Excerpts from a conversation with an utterly inspirational young woman, who wears her success with such modesty and humility, it is a lesson for many of us on how to handle the highs of life.

How important is it for youngsters to have the right role model from a young age?

Having parents as role models is very important as they pave the way for you and make it easier for you to reach your goal. I was into gymnastics, and I used to look up to Shawn Johnson, the Olympian gymnastics world champion a lot. But once I saw my father racing he was just so amazing and he was the best of the best… He was my biggest inspiration, he really helped me a lot and then my sister joined and now she is also my inspiration, she is doing amazing.

The motor racing world is a highly competitive one. Added to that there is the pressure of social media too. How do you safeguard your mental health in between all this?

Usually when people would talk on social media it would always get to my head and I would always be upset. And I’d take it out on the tracks. I would try to push through my limit and start making mistakes and stop listening to my engineers. So I started to recently erase my social media on race weekends, and I would be more focused. I would have my sister around and that’s what kind of helped me; I have improved a lot I feel, to become more calm.

You come across as very calm and serene but are a totally different person on the track. How do you maintain that balance?

I had to work on myself a lot. When I was on track I had a lot of anger issues. When an incident happens I would go and scream at the driver, I would try to pull up hands to fight; I would scream at my engineer as well. But then I started to calm down. I was like, if I continue this, it would affect me outside of racing, so I started to become more calm. If I became mad I would sit in my car alone, I would not let anyone interact with me and I would just be on my own and then I’d come back and start talking (to others). I had to coach myself to reach this level of calmness.

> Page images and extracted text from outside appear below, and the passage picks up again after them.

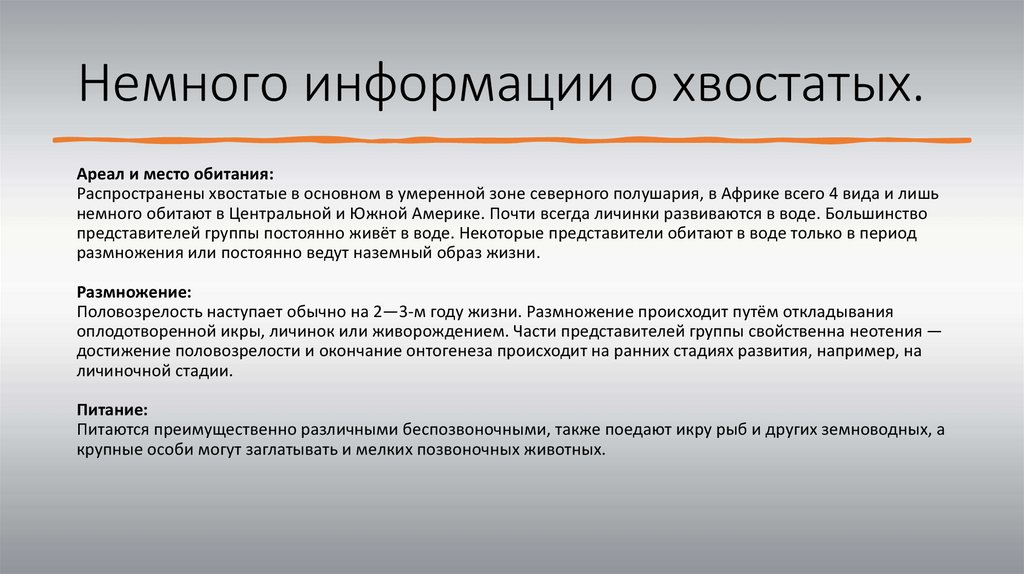 Немного информации о хвостатых.

Ареал и место обитания:
Распространены хвостатые в основном в умеренной зоне северного полушария, в Африке всего 4 вида и лишь немного обитают в Центральной и Южной Америке. Почти всегда личинки развиваются в воде. Большинство представителей группы постоянно живёт в воде. Некоторые представители обитают в воде только в период размножения или постоянно ведут наземный образ жизни.

Размножение:
Половозрелость наступает обычно на 2—3-м году жизни. Размножение происходит путём откладывания оплодотворенной икры, личинок или живорождением. Части представителей группы свойственна неотения — достижение половозрелости и окончание онтогенеза происходит на ранних стадиях развития, например, на личиночной стадии.

Питание:
Питаются преимущественно различными беспозвоночными, также поедают икру рыб и других земноводных, а крупные особи могут заглатывать и мелких позвоночных животных.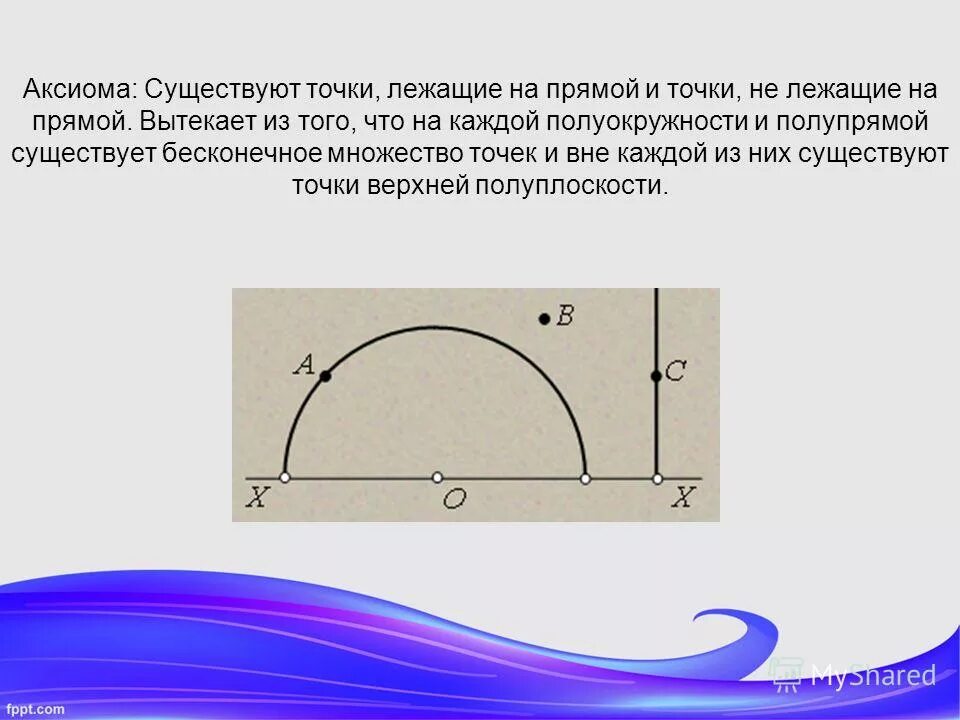 Аксиома: Существуют точки, лежащие на прямой и точки, не лежащие на прямой. Вытекает из того, что на каждой полуокружности и полупрямой существует бесконечное множество точек и вне каждой из них существуют точки верхней полуплоскости.

B
A
C
X
O
X

MyShared
fppt.com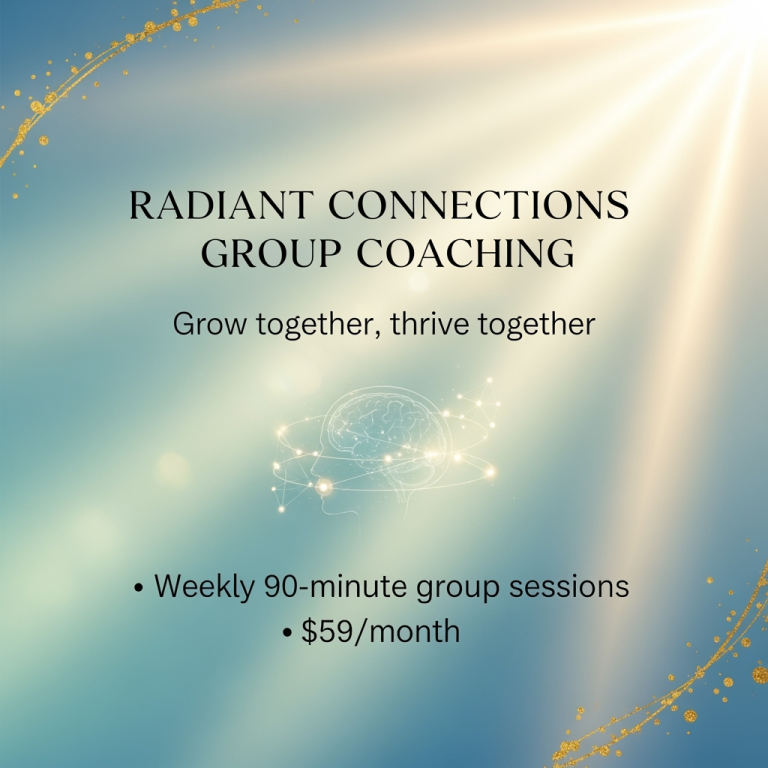 RADIANT CONNECTIONS
GROUP COACHING

Grow together, thrive together

• Weekly 90-minute group sessions
• \$59/month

On the occasion of Emirati Women’s Day what message do you have for young girls hoping to emulate your success?

My message is to keep on persisting, and do what you love. If it makes you happy, it shouldn’t really matter what other people are saying or what others think about what you are doing. Just persist in what you do, what you love doing the most.

With 2021 being designated the Year of the 50th, what message would you give your future self, considering you are only 21 now.

50 years from now I’d tell myself to believe in myself. To not look for validation from anyone, to always validate yourself, and don’t forget about the good things you have done in the past and not to focus on the negative things.

How has being in a highly pressured job changed your perception towards life off field?

I started to meet my deadlines actually. I’ve always been on time, sometimes even earlier... I’d always try to finish things off, because in racing you know we always have timetables — at 9am you need to be at the track, 9:30 you need to talk to your engineers; that schedule started to implant in me, so whenever I have something to do, I plan my day out like that exactly. So, racing made me more organised!

At 21 you are an inspiration not just for the community around you but for a global audience. What are the drawbacks to being a celebrity at such a young age and how do you tackle that?

Honestly I feel it spreads awareness, it spreads positivity. I wouldn’t say I want to inspire… I’d like to give (people) hope that we can do things. But the negative thing is that I can’t do things like normal teenagers can do, that’s really difficult for me. I am trying to enjoy my life a bit, without posting it on social media, to live my life as a normal 21-year-old.